You are viewing a plain text version of this content. The canonical link for it is here.
Posted to dev@avro.apache.org by "Jeno I. Hajdu" <je...@gmail.com> on 2014/09/05 00:54:31 UTC

bytes and fixed handling in Python implementation

Hi,

I have run into an issue with bytes and fixed handling in the Python
implementation, but it might be due to my misunderstanding.

The spec has this bit: 'Default values for bytes and fixed fields are JSON
strings, where Unicode code points 0-255 are mapped to unsigned 8-bit byte
values 0-255. ' and the sample JSON value of '\u00ff', which translates
to u'\xff\xff' , extrapolating from this I expected I should be able to
feed in unicode (within the appropriate range) as well, not just plain
ascii string.

However that fails (in io.py), it first fails in validate() where bytes and
fixed values are expected to be str instances and if that is extended with
unicode then it fails in BinaryEncoder's write_bytes() which tries to do a
struct.pack and expects string as well.

A simple test I have tried in test_io.py :

  def test_fixed(self):
    print_test_name('TEST FIXED')

    datum_to_write = u'\xff\xff'
    datum_to_read = u'\xff\xff'

    test_schema = schema.parse('{"name": "test", "type": "fixed", "size":
2}')
    # test_schema = schema.parse('"bytes"')

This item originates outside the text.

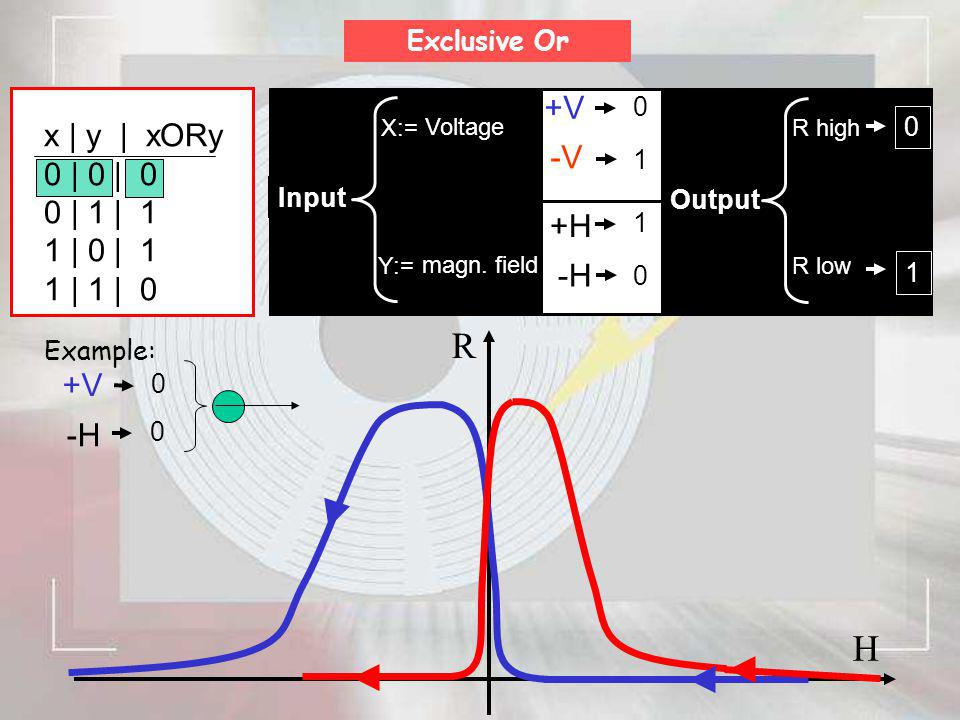 H R Voltage Input X:= 0 1 +H -H Exclusive Or magn. field Y:= -V +V 1 0 Output R high R low 0 1 Example: 0 +V -H 0 x   y   xORy 0   0   0 0   1   1 1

    writer, encoder, datum_writer = write_datum(datum_to_write, test_schema)
    datum_read = read_datum(writer, test_schema, test_schema)
    self.assertEquals(datum_to_read, datum_read)

Alternatively in SCHEMAS_TO_VALIDATE I have tried with replacing the test
data for bytes (originally was '12345abcd' string) and fixed (was 'B'
string) with u'\xff', which reproduced the problem too.

Have I misunderstood something about how these types should be used or
should this work and this is a bug / issue with current design?

Thanks and BR,
Jeno